→ SET TASK
Reproduce the stretch of the listing below from the line containing "Which would you say, from" through the end of the listing, word for word.

Records:
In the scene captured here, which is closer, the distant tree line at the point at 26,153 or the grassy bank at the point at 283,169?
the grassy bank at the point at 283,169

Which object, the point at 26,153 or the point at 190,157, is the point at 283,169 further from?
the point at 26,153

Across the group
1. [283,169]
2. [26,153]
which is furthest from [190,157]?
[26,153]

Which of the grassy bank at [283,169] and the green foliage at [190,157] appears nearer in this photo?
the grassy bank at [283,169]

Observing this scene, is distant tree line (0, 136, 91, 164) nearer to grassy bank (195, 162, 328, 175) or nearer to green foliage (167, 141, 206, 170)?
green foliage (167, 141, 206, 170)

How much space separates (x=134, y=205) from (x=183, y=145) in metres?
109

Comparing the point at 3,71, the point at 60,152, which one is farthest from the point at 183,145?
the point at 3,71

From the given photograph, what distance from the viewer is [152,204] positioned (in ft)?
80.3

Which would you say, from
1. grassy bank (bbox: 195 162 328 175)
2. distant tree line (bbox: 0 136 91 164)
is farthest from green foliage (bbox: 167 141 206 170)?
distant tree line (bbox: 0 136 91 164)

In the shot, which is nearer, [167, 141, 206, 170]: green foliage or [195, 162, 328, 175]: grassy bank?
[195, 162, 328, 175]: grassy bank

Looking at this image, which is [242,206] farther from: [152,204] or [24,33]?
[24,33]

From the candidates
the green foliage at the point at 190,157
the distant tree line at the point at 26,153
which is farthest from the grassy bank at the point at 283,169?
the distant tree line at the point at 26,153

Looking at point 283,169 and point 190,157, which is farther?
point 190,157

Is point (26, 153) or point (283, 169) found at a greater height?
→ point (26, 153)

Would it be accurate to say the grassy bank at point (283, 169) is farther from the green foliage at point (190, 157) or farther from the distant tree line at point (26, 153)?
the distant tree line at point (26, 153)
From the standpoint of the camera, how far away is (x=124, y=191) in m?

→ SOLUTION TO THIS PROBLEM
Which would you say, from
1. grassy bank (bbox: 195 162 328 175)
2. distant tree line (bbox: 0 136 91 164)
is farthest from green foliage (bbox: 167 141 206 170)?
distant tree line (bbox: 0 136 91 164)

In the shot, which is nearer, [167, 141, 206, 170]: green foliage or [195, 162, 328, 175]: grassy bank?
[195, 162, 328, 175]: grassy bank

Looking at this image, which is [242,206] farther from: [152,204] or [24,33]?
[24,33]

From the candidates
the green foliage at the point at 190,157
the distant tree line at the point at 26,153
which is farthest from the grassy bank at the point at 283,169?
the distant tree line at the point at 26,153

Looking at point 283,169 and point 190,157, which is farther?
point 190,157

Is point (26, 153) or point (283, 169) found at a greater height?
→ point (26, 153)

Would it be accurate to say the grassy bank at point (283, 169) is farther from the green foliage at point (190, 157) or farther from the distant tree line at point (26, 153)?
the distant tree line at point (26, 153)
From the standpoint of the camera, how far away is (x=124, y=191) in m?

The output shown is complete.